Que voulons-nous ? Une société Orwellienne dans laquelle on ne puisse préserver aucune zone d’ombre ? Cette tendance, amorcée depuis la campagne de VGE n’est autre, explique-t-il, qu’une américanisation de la vie publique, une "importation du puritanisme anglo-saxon". L’homme qui veut réussir doit rendre des comptes sur tous les aspects de sa vie. Il est sous le regard de l’opinion comme sous celui  de Dieu, "qui sonde les reins et les cœurs". Aurait-on vu le général de Gaulle poser avec Yvonne sur une affiche, franchement ?!

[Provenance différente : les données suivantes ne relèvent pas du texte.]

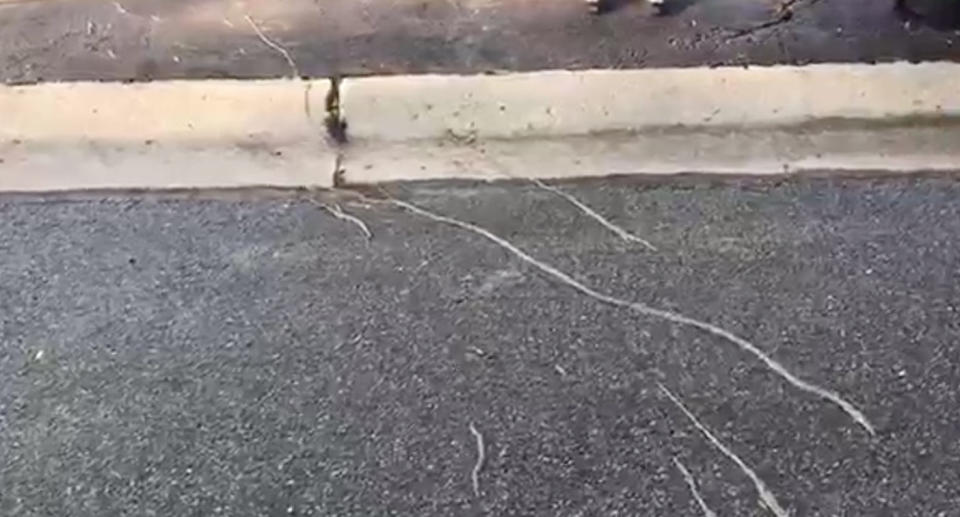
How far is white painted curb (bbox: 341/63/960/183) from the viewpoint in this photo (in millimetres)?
3559

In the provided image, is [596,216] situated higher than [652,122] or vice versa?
[652,122]

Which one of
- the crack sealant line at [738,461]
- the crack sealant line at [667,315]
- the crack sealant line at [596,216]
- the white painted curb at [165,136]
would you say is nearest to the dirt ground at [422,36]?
the white painted curb at [165,136]

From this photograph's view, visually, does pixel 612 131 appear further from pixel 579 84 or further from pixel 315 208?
pixel 315 208

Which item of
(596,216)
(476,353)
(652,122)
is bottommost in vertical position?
(476,353)

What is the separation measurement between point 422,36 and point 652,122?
75 cm

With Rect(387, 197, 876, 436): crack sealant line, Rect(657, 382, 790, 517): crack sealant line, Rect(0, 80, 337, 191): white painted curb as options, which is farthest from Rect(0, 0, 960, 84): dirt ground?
Rect(657, 382, 790, 517): crack sealant line

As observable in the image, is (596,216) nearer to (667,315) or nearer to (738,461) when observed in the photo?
(667,315)

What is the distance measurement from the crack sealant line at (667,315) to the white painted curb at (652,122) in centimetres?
22

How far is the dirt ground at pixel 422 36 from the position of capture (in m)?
3.85

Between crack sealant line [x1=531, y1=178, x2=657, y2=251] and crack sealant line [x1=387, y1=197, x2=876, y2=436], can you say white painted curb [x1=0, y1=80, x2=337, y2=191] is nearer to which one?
crack sealant line [x1=387, y1=197, x2=876, y2=436]

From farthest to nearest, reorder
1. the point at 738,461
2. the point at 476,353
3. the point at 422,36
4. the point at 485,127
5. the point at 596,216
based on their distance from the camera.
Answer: the point at 422,36 → the point at 485,127 → the point at 596,216 → the point at 476,353 → the point at 738,461

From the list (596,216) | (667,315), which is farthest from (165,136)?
(667,315)

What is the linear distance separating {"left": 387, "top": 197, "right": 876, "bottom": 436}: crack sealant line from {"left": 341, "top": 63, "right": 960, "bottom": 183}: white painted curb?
219 millimetres

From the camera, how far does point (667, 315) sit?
3.00 m
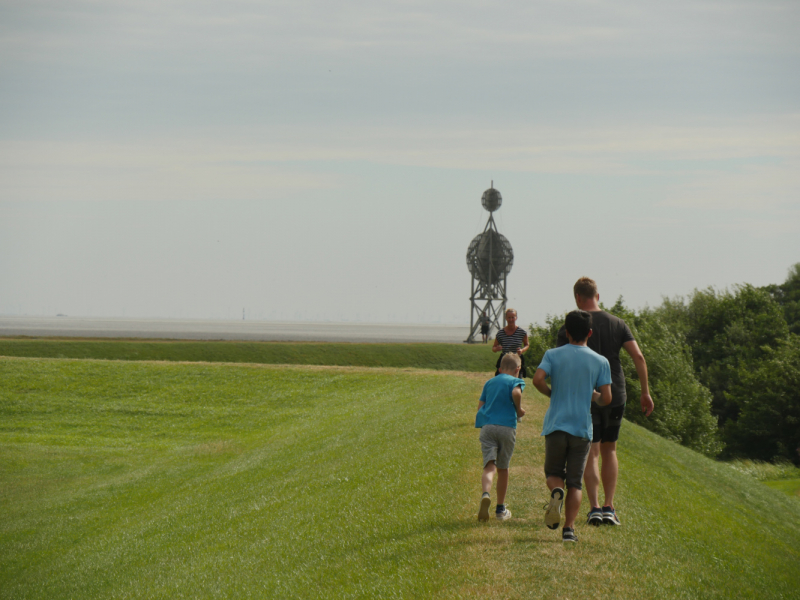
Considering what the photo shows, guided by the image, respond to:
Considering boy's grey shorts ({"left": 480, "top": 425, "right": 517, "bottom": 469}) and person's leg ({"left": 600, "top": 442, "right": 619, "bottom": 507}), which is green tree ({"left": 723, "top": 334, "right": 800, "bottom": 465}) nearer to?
person's leg ({"left": 600, "top": 442, "right": 619, "bottom": 507})

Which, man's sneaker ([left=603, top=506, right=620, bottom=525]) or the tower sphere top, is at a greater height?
the tower sphere top

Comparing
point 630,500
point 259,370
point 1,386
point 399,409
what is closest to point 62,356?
point 1,386

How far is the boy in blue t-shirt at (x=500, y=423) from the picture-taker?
9.48m

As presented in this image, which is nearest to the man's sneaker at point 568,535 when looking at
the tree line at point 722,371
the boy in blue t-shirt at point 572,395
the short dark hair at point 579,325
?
the boy in blue t-shirt at point 572,395

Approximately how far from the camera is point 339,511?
14.0m

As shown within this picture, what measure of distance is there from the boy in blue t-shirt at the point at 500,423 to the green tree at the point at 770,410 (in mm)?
48526

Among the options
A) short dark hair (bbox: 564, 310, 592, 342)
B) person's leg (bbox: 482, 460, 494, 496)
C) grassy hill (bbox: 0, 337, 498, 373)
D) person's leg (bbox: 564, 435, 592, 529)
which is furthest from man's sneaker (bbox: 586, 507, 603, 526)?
grassy hill (bbox: 0, 337, 498, 373)

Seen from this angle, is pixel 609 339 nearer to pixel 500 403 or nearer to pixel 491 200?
pixel 500 403

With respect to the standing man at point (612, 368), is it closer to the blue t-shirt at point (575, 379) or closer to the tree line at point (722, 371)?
the blue t-shirt at point (575, 379)

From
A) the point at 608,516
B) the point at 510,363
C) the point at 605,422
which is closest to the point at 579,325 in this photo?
the point at 605,422

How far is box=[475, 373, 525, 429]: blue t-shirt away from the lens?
9500mm

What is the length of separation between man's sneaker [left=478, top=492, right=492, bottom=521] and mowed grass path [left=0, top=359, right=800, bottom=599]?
0.38 ft

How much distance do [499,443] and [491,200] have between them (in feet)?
204

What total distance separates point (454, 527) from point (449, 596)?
7.60 feet
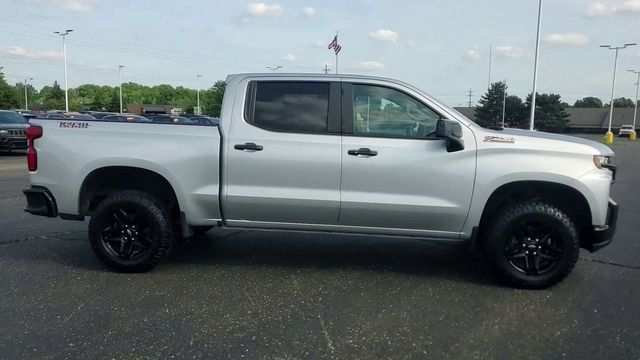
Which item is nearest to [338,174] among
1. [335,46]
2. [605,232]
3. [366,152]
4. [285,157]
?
[366,152]

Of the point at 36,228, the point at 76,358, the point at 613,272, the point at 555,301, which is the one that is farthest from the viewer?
the point at 36,228

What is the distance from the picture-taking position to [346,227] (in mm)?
4957

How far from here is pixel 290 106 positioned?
16.5 ft

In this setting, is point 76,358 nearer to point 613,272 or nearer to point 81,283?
point 81,283

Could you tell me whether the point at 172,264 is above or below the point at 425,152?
below

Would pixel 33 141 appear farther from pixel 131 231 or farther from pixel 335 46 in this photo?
pixel 335 46

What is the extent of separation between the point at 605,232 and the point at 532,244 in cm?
62

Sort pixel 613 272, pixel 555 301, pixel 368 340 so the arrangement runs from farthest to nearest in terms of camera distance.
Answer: pixel 613 272 → pixel 555 301 → pixel 368 340

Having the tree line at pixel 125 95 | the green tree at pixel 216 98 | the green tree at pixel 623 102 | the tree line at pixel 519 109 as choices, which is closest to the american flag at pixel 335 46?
the green tree at pixel 216 98

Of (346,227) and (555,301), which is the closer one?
(555,301)

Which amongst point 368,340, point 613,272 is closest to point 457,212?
point 368,340

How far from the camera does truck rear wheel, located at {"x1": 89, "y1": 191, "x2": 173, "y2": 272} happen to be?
5.07 meters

Pour autant, s’il est bien un domaine qui doit être éclairé, c’est celui de l’exercice du pouvoir par ceux qui nous représentent. Puisque le citoyen délègue sa volonté, il doit pouvoir vérifier cette délégation. "D’ailleurs le pouvoir ne s’attache pas à une personne mais à une fonction", rappelle-t-il. Les affaires elles ne font que révéler de façon quasi-accidentelle ce qui dysfonctionne dans cette délégation.

L’intégrité, un leurre

Pouvons-nous compter, comme Rousseau, sur des hommes intègres ? Georges Colomar répond par Kant : "Le bois dont l'homme est fait est si noueux qu'on ne peut y tailler des poutres bien droites". Bien sûr, un homme probe, allant jusqu’au sacrifice de soi peut exister, "cela s’appelle un héros", un homme providentiel. Nous devons donc faire avec les hommes ordinaires. Il estime d’ailleurs tout aussi insidieuse la notion de "moralisation de la vie politique". 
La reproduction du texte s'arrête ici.